Ideology, Language and Labels
June 2, 2006
Labels describe where you perceive you have been, not where you are. If you give in to them, however, they sure can predict where you're going.
America's own Dr. Phil
In the U.S., ideology has become so dominant that it is built into the language. The words "Liberal" and "Conservative," thrown about off-handedly on news shows, have lost the true meanings of "liberal" or "conservative," and have become clumsy short-hands for ideological positions. Indeed, the meanings of the capitalized pair often change every few years with the policies (and rhetoric) of a particular power base. An obvious current example is the tendency of "Conservatives" to have believed that the current administration is in fact conservative. Regardless of whether it is right or wrong, an agenda that seeks to legislate relationships differently for different people (homosexual marriage); asserts a pre-emptive defense policy (war in Iraq), and runs up a large national debt to do so, cannot by any unforced definition be said to be conservative. One might say that in the U.S., one adopts an opinion because of the party/group with which one identifies, while in most other places, it's the other way around.
It is as if the abstract label, signifying the ideology, is more important than the treatment of any concrete issue on its own merits. Large groups of Americans hold on to their ideology-identifying labels even as the meaning of those labels change. It is common practice in the U.S. to identify the audience of a book and thus increase its sales by naming the target ideological group in the title. A good example is, "How to Talk to a Liberal (If You Must)"... This practice wouldn't work in other countries where such a title would put off many of the potential "conservative" readers it is seeking, as they prefer to think of themselves as serious people who are concerned with issues, and who think that labeling whole groups of people represents no serious attempt towards understanding anything. And what has that kind of labeling led to throughout history? We don't any more group people by color or gender and then claim superiority over them so why is it acceptable in the U.S. to do just that but on the basis of ideology? As Kierkegaard said, "You label me: you negate me."

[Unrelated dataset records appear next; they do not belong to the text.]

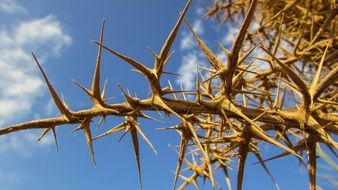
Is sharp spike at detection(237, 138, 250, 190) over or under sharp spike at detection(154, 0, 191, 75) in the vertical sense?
under

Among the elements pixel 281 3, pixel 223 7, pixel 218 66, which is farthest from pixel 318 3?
pixel 218 66

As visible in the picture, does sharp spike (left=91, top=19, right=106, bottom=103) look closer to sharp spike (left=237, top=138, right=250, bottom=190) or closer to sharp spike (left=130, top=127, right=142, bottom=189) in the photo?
sharp spike (left=130, top=127, right=142, bottom=189)

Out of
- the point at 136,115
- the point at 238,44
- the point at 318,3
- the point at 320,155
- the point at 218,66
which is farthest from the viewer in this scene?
the point at 318,3

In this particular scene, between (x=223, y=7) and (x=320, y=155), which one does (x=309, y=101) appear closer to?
(x=320, y=155)

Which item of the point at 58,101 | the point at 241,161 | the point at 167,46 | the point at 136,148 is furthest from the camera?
the point at 241,161

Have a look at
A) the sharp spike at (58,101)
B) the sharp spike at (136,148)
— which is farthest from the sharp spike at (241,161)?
the sharp spike at (58,101)

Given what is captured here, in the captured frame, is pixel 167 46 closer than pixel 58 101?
Yes

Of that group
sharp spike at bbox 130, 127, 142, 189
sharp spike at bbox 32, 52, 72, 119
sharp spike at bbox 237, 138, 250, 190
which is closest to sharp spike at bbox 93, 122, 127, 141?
sharp spike at bbox 130, 127, 142, 189

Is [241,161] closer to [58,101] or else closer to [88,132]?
[88,132]

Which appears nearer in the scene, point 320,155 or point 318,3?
point 320,155

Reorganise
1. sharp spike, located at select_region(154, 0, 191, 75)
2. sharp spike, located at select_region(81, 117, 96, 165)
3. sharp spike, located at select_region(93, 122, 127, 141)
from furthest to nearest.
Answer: sharp spike, located at select_region(93, 122, 127, 141) → sharp spike, located at select_region(81, 117, 96, 165) → sharp spike, located at select_region(154, 0, 191, 75)

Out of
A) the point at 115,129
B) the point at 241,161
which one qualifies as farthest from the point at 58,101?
the point at 241,161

It may surprise Americans to read that equivalent political labels simply don't exist in British English and we've not found a need to invent them. You don't hear on British television that region X is very Conservative and so will vote for candidate Y, or is very Liberal and will vote for candidate Z. Such statements simply have no explanatory power. Voting for the "Conservative" party in England does not generally lead one to label oneself as, "Conservative". And if you are a Labour voter (England's Democrats, currently in power), you don't even have an adjective to describe you individually. "Liberal" is never used with a capital "L", while "liberal", in its original meaning, is a label that most politically engaged people would comfortably adopt in the uncontroversial sense of "liberal democracy." When words are blunted, as they so often are in America, and then used as bludgeons, the most basic tools of understanding and progress are destroyed.